The attributes *Sex*, *Age*, and *Diagnostic code* are categorical, numerical, and set-valued, respectively. Suppose that the data owner needs to release table 1 for the purpose of classification analysis on the class attribute, which has two values, Y and , indicating whether or not the patient is deceased. If a record in the table is too specific such that not many patients can match it, releasing the data may lead to the re-identification of a patient. For example, Loukides *et al*^{11} demonstrated that for the International Classification of Diseases (ICD), Ninth Revision (ICD-9) codes (or ‘diagnostic codes’ for brevity), one source of set-valued data could be used by an adversary for linkage to patients’ identities. Needless to say, the knowledge of both relational and set-valued data about a victim makes the privacy attack easier for an adversary. Suppose that the adversary knows that the target patient is female and her diagnostic codes contain {11}. Then, record #4 can be uniquely identified, since she is the only *Female* with diagnostic codes {11,12} in the raw data. Thus, identifying her record results in disclosure that she also has {12}. Note that we do not make any assumption about the adversary's background knowledge. An adversary may have partial or full information about the set-valued data and can try to use any background knowledge to identify the victim.

To prevent such linking attacks, a number of partition-based privacy models have been proposed.^{12–16} However, recent research has indicated that these models are vulnerable to various privacy attacks^{17–20} and provide insufficient privacy protection. In this article, we employ *differential privacy*,^{21} a privacy model that provides provable privacy guarantees and that is, by definition, immune against all aforementioned attacks. Differential privacy makes no assumption about an adversary's background knowledge. A differentially private mechanism ensures that the probability of any output (released data) is almost equally likely from all nearly identical input data sets and thus guarantees that all outputs are insensitive to any single individual's data. In other words, an individual's privacy is not at risk because of inclusion in the disclosed data set.

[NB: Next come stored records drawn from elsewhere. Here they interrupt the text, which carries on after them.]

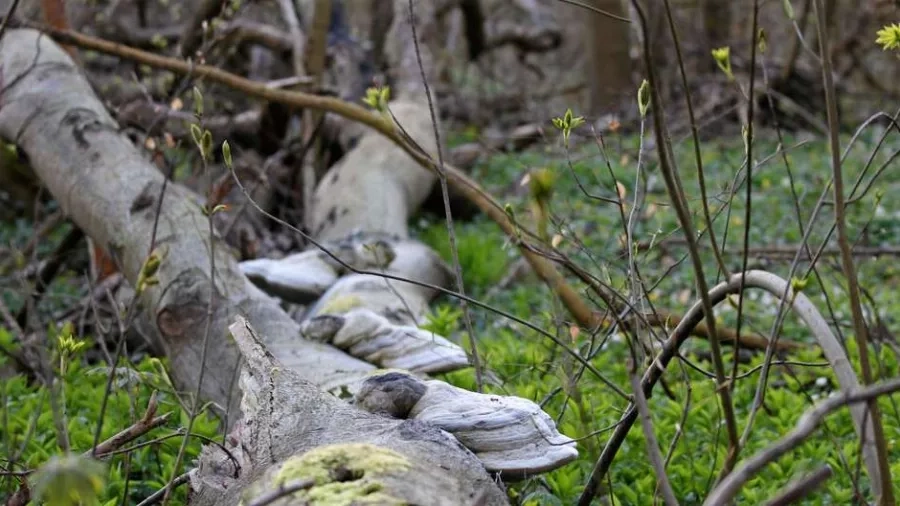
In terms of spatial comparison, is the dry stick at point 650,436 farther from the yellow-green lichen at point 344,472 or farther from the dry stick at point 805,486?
the yellow-green lichen at point 344,472

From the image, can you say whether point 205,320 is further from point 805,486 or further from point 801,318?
point 805,486

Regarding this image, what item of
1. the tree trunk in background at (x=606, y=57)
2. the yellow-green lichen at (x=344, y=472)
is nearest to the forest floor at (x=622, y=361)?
the yellow-green lichen at (x=344, y=472)

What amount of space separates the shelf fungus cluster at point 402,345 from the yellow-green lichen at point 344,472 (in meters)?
0.32

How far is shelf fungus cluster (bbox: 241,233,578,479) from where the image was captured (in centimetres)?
228

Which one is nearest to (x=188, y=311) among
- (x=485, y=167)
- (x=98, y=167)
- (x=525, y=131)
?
(x=98, y=167)

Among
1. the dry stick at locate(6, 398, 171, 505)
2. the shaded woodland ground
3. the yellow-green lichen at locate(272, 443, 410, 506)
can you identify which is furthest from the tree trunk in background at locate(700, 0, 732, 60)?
the yellow-green lichen at locate(272, 443, 410, 506)

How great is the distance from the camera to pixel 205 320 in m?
4.05

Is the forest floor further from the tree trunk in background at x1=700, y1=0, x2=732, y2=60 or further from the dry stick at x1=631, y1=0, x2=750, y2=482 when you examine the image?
the tree trunk in background at x1=700, y1=0, x2=732, y2=60

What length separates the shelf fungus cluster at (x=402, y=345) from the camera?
2.28 metres

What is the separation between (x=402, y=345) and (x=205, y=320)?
0.91 meters

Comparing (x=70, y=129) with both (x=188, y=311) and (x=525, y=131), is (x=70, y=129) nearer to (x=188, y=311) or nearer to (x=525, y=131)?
(x=188, y=311)

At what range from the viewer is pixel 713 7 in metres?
14.2

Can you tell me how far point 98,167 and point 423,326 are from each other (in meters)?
1.86

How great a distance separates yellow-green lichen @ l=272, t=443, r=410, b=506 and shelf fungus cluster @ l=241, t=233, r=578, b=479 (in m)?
0.32
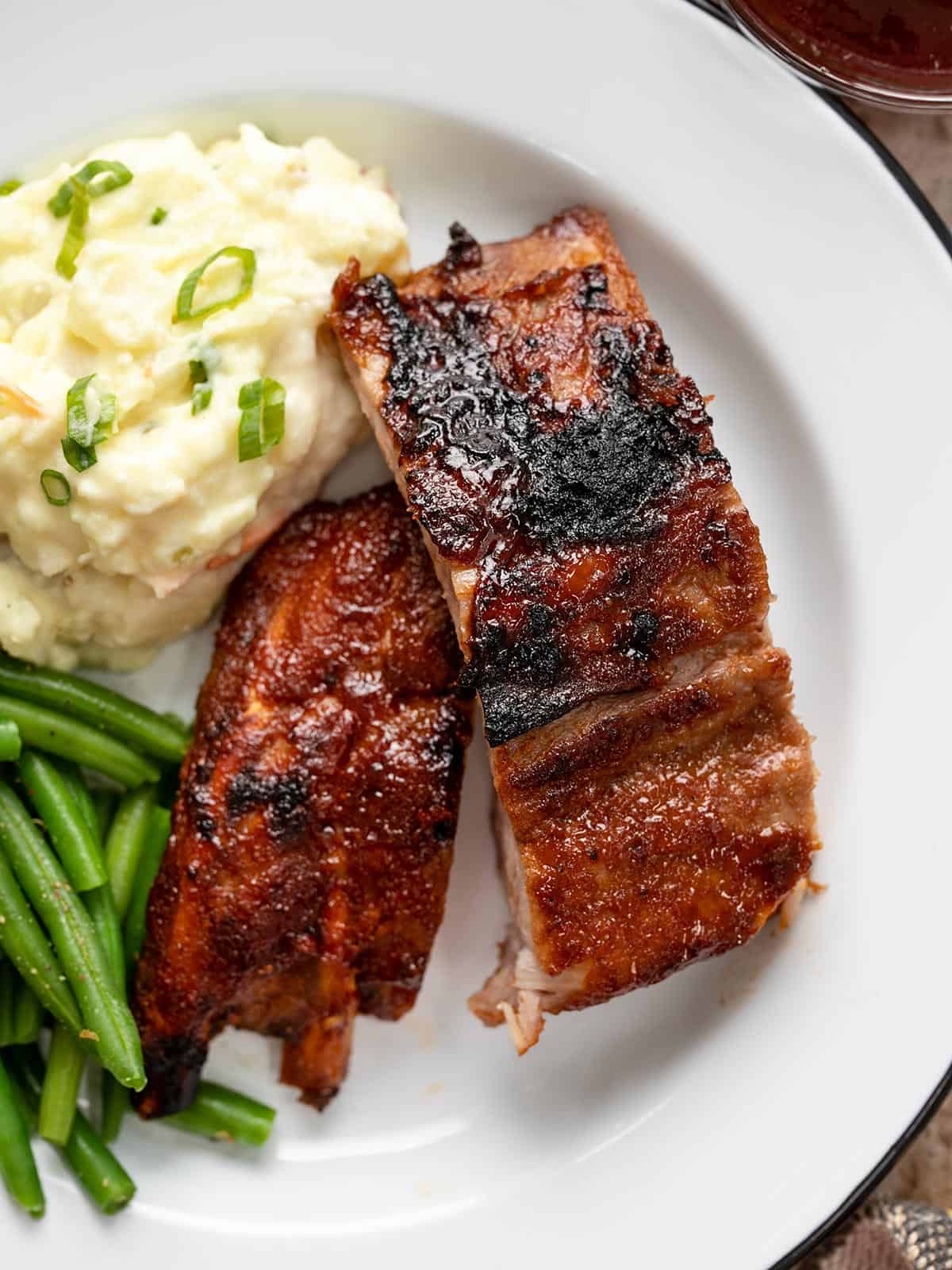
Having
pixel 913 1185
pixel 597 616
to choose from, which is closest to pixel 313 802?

Existing algorithms that provide differential privacy guarantees are based on two approaches: *interactive* and *non-interactive*. In an interactive framework, a data miner can pose aggregate queries through a private mechanism, and a database owner answers these queries in response. Most of the proposed methods for ensuring differential privacy are based on an interactive framework.^{22–26} In a non-interactive framework the database owner first anonymizes the raw data and then releases the anonymized version for public use. In this article, we adopt the non-interactive framework as it has a number of advantages for data mining.^{10} Current techniques that adopt the non-interactive approach publish contingency tables or marginals of the raw data.^{27–30} The general structure of these approaches is to first derive a frequency matrix of the raw data over the database domain.

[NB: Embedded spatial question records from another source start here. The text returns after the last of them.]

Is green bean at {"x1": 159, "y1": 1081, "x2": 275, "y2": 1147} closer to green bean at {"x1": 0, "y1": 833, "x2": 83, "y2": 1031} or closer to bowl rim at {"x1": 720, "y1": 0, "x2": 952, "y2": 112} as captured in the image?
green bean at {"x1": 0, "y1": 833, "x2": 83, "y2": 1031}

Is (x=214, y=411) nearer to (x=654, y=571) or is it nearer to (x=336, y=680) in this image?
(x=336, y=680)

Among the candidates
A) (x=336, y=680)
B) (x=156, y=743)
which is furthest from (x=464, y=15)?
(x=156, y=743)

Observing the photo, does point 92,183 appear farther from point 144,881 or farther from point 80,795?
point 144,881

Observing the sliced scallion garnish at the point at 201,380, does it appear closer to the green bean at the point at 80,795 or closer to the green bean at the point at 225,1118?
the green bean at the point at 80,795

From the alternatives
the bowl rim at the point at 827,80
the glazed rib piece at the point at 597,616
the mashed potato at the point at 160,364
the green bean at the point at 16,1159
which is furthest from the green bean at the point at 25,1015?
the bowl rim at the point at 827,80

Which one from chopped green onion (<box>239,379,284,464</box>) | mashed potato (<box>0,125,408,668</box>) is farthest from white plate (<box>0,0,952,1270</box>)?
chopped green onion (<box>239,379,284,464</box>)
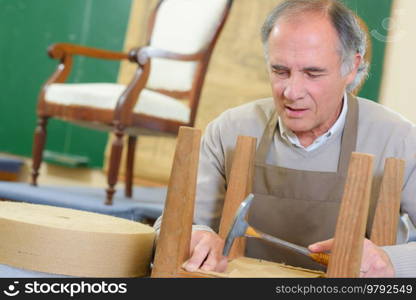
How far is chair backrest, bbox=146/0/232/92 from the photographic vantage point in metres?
3.41

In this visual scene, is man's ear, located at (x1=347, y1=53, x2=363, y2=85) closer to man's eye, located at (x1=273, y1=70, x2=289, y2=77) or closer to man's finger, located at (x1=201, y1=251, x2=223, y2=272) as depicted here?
man's eye, located at (x1=273, y1=70, x2=289, y2=77)

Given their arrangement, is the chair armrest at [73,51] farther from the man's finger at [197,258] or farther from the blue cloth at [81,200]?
the man's finger at [197,258]

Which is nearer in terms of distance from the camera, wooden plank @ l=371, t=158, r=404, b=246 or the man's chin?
wooden plank @ l=371, t=158, r=404, b=246

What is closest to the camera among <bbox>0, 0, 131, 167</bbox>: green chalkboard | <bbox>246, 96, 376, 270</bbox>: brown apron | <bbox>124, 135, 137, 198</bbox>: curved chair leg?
<bbox>246, 96, 376, 270</bbox>: brown apron

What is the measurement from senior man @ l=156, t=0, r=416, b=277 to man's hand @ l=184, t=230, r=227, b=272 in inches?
13.0

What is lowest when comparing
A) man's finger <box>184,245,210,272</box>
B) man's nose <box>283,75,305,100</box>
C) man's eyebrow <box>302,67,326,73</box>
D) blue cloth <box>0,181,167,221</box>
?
blue cloth <box>0,181,167,221</box>

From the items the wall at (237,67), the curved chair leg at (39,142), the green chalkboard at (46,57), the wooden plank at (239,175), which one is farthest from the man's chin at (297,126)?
the green chalkboard at (46,57)

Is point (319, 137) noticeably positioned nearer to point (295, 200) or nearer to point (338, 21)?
point (295, 200)

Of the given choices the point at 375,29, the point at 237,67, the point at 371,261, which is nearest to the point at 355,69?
the point at 371,261

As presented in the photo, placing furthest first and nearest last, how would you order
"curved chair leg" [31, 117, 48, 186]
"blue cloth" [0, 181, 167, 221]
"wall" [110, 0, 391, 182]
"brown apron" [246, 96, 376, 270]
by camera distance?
"wall" [110, 0, 391, 182] → "curved chair leg" [31, 117, 48, 186] → "blue cloth" [0, 181, 167, 221] → "brown apron" [246, 96, 376, 270]

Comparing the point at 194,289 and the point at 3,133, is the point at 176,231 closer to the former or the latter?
the point at 194,289

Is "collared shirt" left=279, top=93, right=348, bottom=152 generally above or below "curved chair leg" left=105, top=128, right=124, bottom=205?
above

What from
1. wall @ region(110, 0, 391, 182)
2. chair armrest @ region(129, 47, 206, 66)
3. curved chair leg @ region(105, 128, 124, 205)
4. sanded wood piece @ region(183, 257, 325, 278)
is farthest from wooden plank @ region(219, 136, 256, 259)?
wall @ region(110, 0, 391, 182)

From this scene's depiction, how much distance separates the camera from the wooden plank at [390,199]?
1.42m
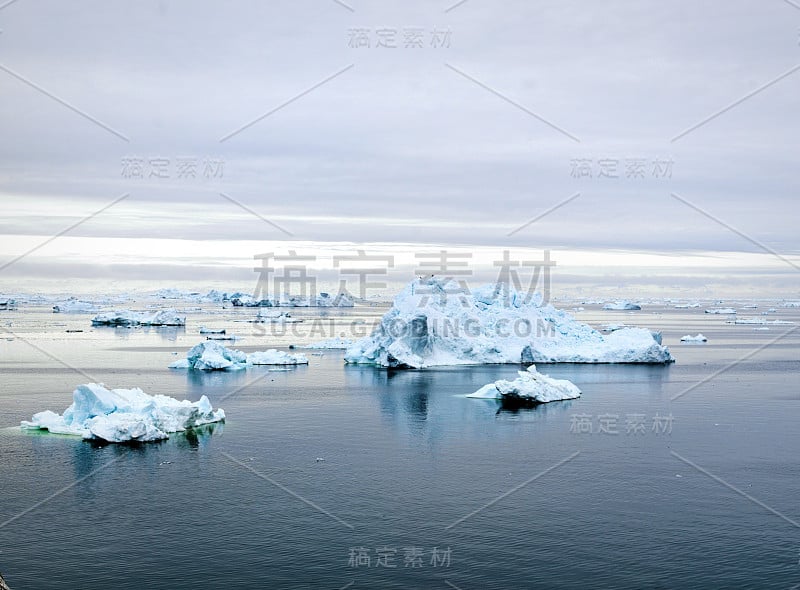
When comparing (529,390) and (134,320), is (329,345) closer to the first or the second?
(529,390)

For example, table 2 shows the contingency table of table 3. After that, noise is added to each count to satisfy the privacy requirement. Finally, the noisy frequency matrix is published. However, this approach is not suitable for high-dimensional data with a large domain because when the added noise is relatively large compared to the count, the utility of the data is significantly destroyed. We also confirm this point in the ‘Experimental description’ section. Our proposed solution instead first probabilistically generates a generalized contingency table and then adds noise to the counts. For example, table 4 is a generalized contingency table of table 3. Thus the count of each partition is typically much larger than the added noise.

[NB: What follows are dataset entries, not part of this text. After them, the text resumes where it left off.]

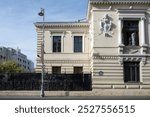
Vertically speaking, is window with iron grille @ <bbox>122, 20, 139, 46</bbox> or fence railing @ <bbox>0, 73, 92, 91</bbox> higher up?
window with iron grille @ <bbox>122, 20, 139, 46</bbox>

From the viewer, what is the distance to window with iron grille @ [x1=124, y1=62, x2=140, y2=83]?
35.4 metres

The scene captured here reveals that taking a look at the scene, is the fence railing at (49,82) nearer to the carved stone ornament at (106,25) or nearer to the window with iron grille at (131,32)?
the carved stone ornament at (106,25)

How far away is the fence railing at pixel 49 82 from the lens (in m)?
35.8

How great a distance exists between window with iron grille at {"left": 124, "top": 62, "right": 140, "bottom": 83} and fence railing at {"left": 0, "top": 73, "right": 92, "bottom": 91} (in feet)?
14.0

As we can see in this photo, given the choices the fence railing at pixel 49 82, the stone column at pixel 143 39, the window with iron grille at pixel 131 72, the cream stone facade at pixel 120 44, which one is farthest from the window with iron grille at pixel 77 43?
the stone column at pixel 143 39

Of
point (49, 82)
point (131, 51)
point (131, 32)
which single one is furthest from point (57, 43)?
point (131, 51)

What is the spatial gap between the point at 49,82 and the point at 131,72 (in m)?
9.54

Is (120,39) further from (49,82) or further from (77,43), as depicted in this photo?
(77,43)

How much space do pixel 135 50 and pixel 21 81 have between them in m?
13.7

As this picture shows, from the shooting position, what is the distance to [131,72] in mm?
35594

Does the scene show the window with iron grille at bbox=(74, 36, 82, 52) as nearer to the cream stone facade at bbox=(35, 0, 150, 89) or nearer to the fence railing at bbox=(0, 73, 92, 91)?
the cream stone facade at bbox=(35, 0, 150, 89)

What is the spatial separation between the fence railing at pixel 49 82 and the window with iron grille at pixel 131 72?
168 inches

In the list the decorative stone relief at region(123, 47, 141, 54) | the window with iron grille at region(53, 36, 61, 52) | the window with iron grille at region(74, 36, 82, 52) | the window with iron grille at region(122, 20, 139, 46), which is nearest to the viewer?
the decorative stone relief at region(123, 47, 141, 54)

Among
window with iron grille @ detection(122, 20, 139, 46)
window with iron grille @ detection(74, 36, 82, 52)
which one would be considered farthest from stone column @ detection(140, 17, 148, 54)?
window with iron grille @ detection(74, 36, 82, 52)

We propose a novel technique for publishing heterogeneous health data that provides an *ε-differential privacy* guarantee. While protecting privacy is a critical element in data publishing, it is equally important to preserve the utility of the published data, since this is the primary reason for data release. Taking the decision tree induction classifier as an example, we show that our sanitization algorithm can be effectively tailored for preserving information in data mining tasks. The contributions of this article are:

- To our knowledge, a
*differentially private*data disclosure algorithm that simultaneously handles both relational and set-valued data has not been previously developed. The proposed differentially private data algorithm is based on a generalization technique and preserves information for classification analysis. Previous work^{31}suggests that deterministic generalization techniques cannot be used to achieve*ε*-differential privacy, as they depend heavily on the data to be disseminated. Yet, we show that differentially private data can be released through the addition of uncertainty in the generalization procedure. - The proposed algorithm can also handle numerical attributes. Unlike existing methods,
^{30}it does not require the numerical attributes to be pre-discretized. The algorithm adaptively determines the split points for numerical attributes and partitions the data based on the workload, while guaranteeing ε-differential privacy. This is an essential requirement for obtaining accurate classification, as we show in the ‘Discussion’ section. Moreover, the algorithm is computationally efficient. - It is well acknowledged that ε-differential privacy provides a strong privacy guarantee. However, the utility of data disclosed by
*differentially private*algorithms has received much less study. Does an interactive approach offer better data mining results than a non-interactive approach? Does differentially private data disclosure provide less utility than disclosure based on k-anonymous data? Experimental results demonstrate that our algorithm outperforms the recently proposed differentially private interactive algorithm for building a classifier^{26}and the*top-down specialization*(*TDS*) approach^{32}that publishes k-anonymous data for classification analysis.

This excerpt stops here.